Output the line containing "Know The Common", then every remaining line of the entries below, exactly as written and with no other text.

* _GIVEN RECORDS_
==================================================

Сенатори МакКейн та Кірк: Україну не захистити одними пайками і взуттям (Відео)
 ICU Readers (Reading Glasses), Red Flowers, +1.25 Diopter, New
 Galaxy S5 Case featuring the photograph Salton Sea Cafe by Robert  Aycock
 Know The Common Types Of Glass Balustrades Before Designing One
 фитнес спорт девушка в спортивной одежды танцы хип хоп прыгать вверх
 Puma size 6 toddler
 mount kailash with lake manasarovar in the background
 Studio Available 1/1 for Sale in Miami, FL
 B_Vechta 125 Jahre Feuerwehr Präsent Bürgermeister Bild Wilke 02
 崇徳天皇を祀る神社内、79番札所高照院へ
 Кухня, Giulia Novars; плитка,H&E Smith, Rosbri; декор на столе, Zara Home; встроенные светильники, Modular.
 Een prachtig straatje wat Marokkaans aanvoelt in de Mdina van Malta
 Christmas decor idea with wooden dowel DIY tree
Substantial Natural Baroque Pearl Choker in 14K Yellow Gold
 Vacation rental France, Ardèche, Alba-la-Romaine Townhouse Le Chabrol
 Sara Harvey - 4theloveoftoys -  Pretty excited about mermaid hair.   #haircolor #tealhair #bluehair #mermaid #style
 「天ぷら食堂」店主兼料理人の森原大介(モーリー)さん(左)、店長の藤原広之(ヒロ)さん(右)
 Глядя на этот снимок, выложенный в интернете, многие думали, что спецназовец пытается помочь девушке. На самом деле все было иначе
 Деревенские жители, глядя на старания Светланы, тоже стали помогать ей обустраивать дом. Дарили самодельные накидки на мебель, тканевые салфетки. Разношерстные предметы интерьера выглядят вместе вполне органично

==================================================

* _FINISHED TASK_
 Know The Common Types Of Glass Balustrades Before Designing One
 фитнес спорт девушка в спортивной одежды танцы хип хоп прыгать вверх
 Puma size 6 toddler
 mount kailash with lake manasarovar in the background
 Studio Available 1/1 for Sale in Miami, FL
 B_Vechta 125 Jahre Feuerwehr Präsent Bürgermeister Bild Wilke 02
 崇徳天皇を祀る神社内、79番札所高照院へ
 Кухня, Giulia Novars; плитка,H&E Smith, Rosbri; декор на столе, Zara Home; встроенные светильники, Modular.
 Een prachtig straatje wat Marokkaans aanvoelt in de Mdina van Malta
 Christmas decor idea with wooden dowel DIY tree
Substantial Natural Baroque Pearl Choker in 14K Yellow Gold
 Vacation rental France, Ardèche, Alba-la-Romaine Townhouse Le Chabrol
 Sara Harvey - 4theloveoftoys -  Pretty excited about mermaid hair.   #haircolor #tealhair #bluehair #mermaid #style
 「天ぷら食堂」店主兼料理人の森原大介(モーリー)さん(左)、店長の藤原広之(ヒロ)さん(右)
 Глядя на этот снимок, выложенный в интернете, многие думали, что спецназовец пытается помочь девушке. На самом деле все было иначе
 Деревенские жители, глядя на старания Светланы, тоже стали помогать ей обустраивать дом. Дарили самодельные накидки на мебель, тканевые салфетки. Разношерстные предметы интерьера выглядят вместе вполне органично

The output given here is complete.